WHAT YOU ARE ASKED TO DO
Exclude images, then output the remaining data verbatim.

INPUT MATERIAL
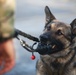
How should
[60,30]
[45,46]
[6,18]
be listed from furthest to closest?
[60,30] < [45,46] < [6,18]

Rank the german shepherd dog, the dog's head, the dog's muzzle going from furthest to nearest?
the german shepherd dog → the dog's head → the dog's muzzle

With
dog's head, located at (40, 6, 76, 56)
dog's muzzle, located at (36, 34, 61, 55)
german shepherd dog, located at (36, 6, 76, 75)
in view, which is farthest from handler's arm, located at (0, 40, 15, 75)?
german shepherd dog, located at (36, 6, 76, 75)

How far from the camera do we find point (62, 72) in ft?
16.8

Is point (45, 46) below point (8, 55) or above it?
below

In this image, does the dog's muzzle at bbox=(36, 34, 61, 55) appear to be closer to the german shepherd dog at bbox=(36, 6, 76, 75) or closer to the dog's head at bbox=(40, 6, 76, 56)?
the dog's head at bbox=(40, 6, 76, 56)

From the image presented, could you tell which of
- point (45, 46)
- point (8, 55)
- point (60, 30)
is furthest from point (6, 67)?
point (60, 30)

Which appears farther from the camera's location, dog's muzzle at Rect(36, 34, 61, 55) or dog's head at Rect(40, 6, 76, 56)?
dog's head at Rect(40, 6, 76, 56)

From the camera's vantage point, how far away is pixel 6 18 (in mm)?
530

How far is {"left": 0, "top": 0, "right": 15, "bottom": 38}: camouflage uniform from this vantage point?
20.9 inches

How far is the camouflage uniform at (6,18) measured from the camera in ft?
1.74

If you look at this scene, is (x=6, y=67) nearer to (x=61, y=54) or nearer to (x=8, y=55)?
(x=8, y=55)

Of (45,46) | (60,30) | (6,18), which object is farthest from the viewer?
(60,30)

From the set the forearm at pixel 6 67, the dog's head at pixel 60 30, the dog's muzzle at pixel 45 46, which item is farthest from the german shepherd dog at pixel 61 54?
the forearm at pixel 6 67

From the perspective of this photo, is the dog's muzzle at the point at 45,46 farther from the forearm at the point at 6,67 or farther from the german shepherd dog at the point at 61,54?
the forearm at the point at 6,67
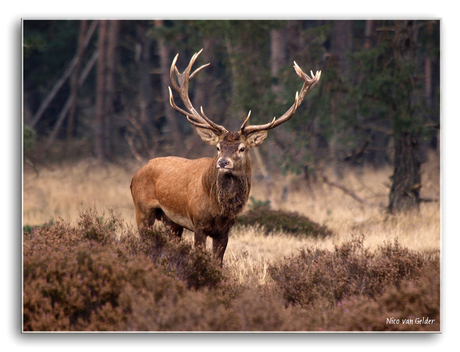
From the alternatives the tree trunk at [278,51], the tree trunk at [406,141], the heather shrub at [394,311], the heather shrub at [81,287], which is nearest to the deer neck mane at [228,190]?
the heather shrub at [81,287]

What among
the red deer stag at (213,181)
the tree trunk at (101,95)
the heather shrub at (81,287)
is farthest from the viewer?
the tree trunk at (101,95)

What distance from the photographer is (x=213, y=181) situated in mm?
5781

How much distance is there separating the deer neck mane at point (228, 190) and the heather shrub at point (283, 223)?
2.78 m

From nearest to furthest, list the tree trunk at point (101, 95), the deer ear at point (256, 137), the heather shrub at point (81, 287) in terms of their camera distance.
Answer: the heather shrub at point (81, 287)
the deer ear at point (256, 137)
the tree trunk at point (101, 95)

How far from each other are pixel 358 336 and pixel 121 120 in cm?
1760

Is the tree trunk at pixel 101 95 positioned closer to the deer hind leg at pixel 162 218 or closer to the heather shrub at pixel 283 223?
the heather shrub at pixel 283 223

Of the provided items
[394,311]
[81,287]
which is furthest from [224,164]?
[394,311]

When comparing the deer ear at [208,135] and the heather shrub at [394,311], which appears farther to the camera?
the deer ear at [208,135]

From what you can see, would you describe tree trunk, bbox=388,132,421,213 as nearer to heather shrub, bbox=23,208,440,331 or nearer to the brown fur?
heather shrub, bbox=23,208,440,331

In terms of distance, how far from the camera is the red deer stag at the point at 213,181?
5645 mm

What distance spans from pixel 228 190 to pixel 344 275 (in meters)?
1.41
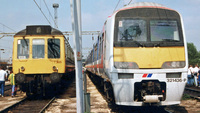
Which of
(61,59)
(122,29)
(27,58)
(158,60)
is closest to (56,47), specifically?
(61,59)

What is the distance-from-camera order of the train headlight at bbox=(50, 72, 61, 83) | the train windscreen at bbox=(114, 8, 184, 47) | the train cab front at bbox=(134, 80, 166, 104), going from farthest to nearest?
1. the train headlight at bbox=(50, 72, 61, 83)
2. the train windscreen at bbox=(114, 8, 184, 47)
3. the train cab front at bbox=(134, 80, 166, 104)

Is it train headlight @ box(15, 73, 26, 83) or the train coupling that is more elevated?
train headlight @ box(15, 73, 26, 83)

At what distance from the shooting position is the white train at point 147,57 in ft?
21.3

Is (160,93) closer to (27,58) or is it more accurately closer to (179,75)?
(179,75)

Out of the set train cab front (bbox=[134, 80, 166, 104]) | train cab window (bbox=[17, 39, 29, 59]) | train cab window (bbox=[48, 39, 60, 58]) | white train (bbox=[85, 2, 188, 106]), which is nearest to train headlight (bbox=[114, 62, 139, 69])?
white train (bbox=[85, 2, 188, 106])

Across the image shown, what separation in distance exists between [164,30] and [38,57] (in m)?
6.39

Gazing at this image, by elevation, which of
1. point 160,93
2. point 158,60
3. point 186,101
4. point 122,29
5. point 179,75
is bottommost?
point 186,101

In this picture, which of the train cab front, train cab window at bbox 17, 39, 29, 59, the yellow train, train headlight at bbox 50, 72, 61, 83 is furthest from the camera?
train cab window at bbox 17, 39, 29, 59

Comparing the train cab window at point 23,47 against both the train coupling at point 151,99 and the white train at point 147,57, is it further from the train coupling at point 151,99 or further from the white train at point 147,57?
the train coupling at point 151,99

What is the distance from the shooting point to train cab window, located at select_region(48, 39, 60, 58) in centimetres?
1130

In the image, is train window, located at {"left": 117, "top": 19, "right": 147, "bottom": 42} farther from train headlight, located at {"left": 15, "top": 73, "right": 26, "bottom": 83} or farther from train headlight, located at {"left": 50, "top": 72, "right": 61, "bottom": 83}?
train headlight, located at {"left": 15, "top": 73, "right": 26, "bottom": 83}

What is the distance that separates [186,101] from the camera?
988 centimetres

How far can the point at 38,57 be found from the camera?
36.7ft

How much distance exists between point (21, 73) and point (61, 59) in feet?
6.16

RESULT
How should
[60,30]
[45,46]
[6,18]
be listed from furthest to closest?
[60,30] < [45,46] < [6,18]

Rank the german shepherd dog, the dog's head, the dog's muzzle going from furthest to nearest?
the german shepherd dog → the dog's head → the dog's muzzle

With
dog's head, located at (40, 6, 76, 56)
dog's muzzle, located at (36, 34, 61, 55)
german shepherd dog, located at (36, 6, 76, 75)
in view, which is farthest from handler's arm, located at (0, 40, 15, 75)?
german shepherd dog, located at (36, 6, 76, 75)

How far from the camera do we find point (62, 72) in ft?
16.8

Is point (45, 46) below point (8, 55) or above it?
below

In this image, does the dog's muzzle at bbox=(36, 34, 61, 55) appear to be closer to the german shepherd dog at bbox=(36, 6, 76, 75) or closer to the dog's head at bbox=(40, 6, 76, 56)?
the dog's head at bbox=(40, 6, 76, 56)

From the image presented, could you tell which of
- point (45, 46)
- point (8, 55)
- point (60, 30)
is furthest from point (6, 67)?
point (60, 30)

Which appears farther from the camera's location, dog's muzzle at Rect(36, 34, 61, 55) or dog's head at Rect(40, 6, 76, 56)?
dog's head at Rect(40, 6, 76, 56)

From the camera's vantage point, how far away is pixel 6 18 (in mm)?
530

How far is {"left": 0, "top": 0, "right": 15, "bottom": 38}: camouflage uniform from this vantage point?
20.9 inches

How far is the camouflage uniform at (6,18) measured from the camera in ft?
1.74

If you look at this scene, is (x=6, y=67) nearer to (x=61, y=54) or nearer to (x=8, y=55)?
(x=8, y=55)

Of (45,46) | (60,30) | (6,18), which object is farthest from the viewer?
(60,30)

From the set the forearm at pixel 6 67, the dog's head at pixel 60 30, the dog's muzzle at pixel 45 46, which item is farthest from the german shepherd dog at pixel 61 54?
the forearm at pixel 6 67

From the perspective of this photo, is the dog's muzzle at the point at 45,46 farther from the forearm at the point at 6,67 or farther from the german shepherd dog at the point at 61,54?
the forearm at the point at 6,67
From the alternatives the tree trunk at [278,51], the tree trunk at [406,141], the heather shrub at [394,311], the heather shrub at [81,287], which is nearest to the deer neck mane at [228,190]?
the heather shrub at [81,287]

What among
the red deer stag at (213,181)
the tree trunk at (101,95)
the heather shrub at (81,287)
is farthest from the viewer?
the tree trunk at (101,95)

What distance from the photographer is (x=213, y=181) situated in mm?
5781

How much distance is there separating the deer neck mane at point (228, 190) and the heather shrub at point (283, 223)?
2.78 m

From nearest to furthest, list the tree trunk at point (101, 95), the deer ear at point (256, 137), the heather shrub at point (81, 287) in terms of their camera distance.
Answer: the heather shrub at point (81, 287)
the deer ear at point (256, 137)
the tree trunk at point (101, 95)

How far from each other are pixel 358 336 and pixel 121 120 in cm?
1760

Is the tree trunk at pixel 101 95 positioned closer to the deer hind leg at pixel 162 218 or closer to the heather shrub at pixel 283 223?
the heather shrub at pixel 283 223

Of the provided items
[394,311]
[81,287]
which is furthest from [224,164]?
[394,311]

When comparing the deer ear at [208,135] and the heather shrub at [394,311], which appears farther to the camera?
the deer ear at [208,135]

From what you can see, would you describe tree trunk, bbox=388,132,421,213 as nearer to heather shrub, bbox=23,208,440,331 or nearer to the brown fur?
heather shrub, bbox=23,208,440,331

In terms of distance, how far from the camera is the red deer stag at the point at 213,181?
5645 mm

What distance spans from pixel 228 190 to pixel 344 275 (in meters)?
1.41
Which of
(61,59)
(122,29)
(27,58)
(158,60)
is closest to (56,47), specifically?
(61,59)

What is the distance-from-camera order of the train headlight at bbox=(50, 72, 61, 83) | the train windscreen at bbox=(114, 8, 184, 47) | the train cab front at bbox=(134, 80, 166, 104), going from farthest to nearest?
1. the train headlight at bbox=(50, 72, 61, 83)
2. the train windscreen at bbox=(114, 8, 184, 47)
3. the train cab front at bbox=(134, 80, 166, 104)

Is it train headlight @ box(15, 73, 26, 83) or the train coupling that is more elevated?
train headlight @ box(15, 73, 26, 83)

At what distance from the shooting position is the white train at point 147,57 in ft?
21.3

Is (160,93) closer to (27,58) or is it more accurately closer to (179,75)?
(179,75)

Out of the set train cab front (bbox=[134, 80, 166, 104]) | train cab window (bbox=[17, 39, 29, 59]) | train cab window (bbox=[48, 39, 60, 58]) | white train (bbox=[85, 2, 188, 106]), which is nearest to train headlight (bbox=[114, 62, 139, 69])?
white train (bbox=[85, 2, 188, 106])

Across the image shown, what separation in distance exists between [164,30] and [38,57] (in m)?
6.39

Gazing at this image, by elevation, which of
1. point 160,93
2. point 158,60
3. point 186,101
4. point 122,29
5. point 179,75
is bottommost?
point 186,101

In this picture, which of the train cab front, train cab window at bbox 17, 39, 29, 59, the yellow train, train headlight at bbox 50, 72, 61, 83 is furthest from the camera?
train cab window at bbox 17, 39, 29, 59

Comparing the train cab window at point 23,47 against both the train coupling at point 151,99 and the white train at point 147,57, is it further from the train coupling at point 151,99 or further from the white train at point 147,57?
the train coupling at point 151,99

What is the distance from the shooting point to train cab window, located at select_region(48, 39, 60, 58) in centimetres?
1130

In the image, is train window, located at {"left": 117, "top": 19, "right": 147, "bottom": 42} farther from train headlight, located at {"left": 15, "top": 73, "right": 26, "bottom": 83} or farther from train headlight, located at {"left": 50, "top": 72, "right": 61, "bottom": 83}?
train headlight, located at {"left": 15, "top": 73, "right": 26, "bottom": 83}

What is the distance that separates [186,101] from the camera?
988 centimetres

How far can the point at 38,57 be found from the camera?
36.7ft

How much distance exists between point (21, 73) and point (61, 59) in feet?
6.16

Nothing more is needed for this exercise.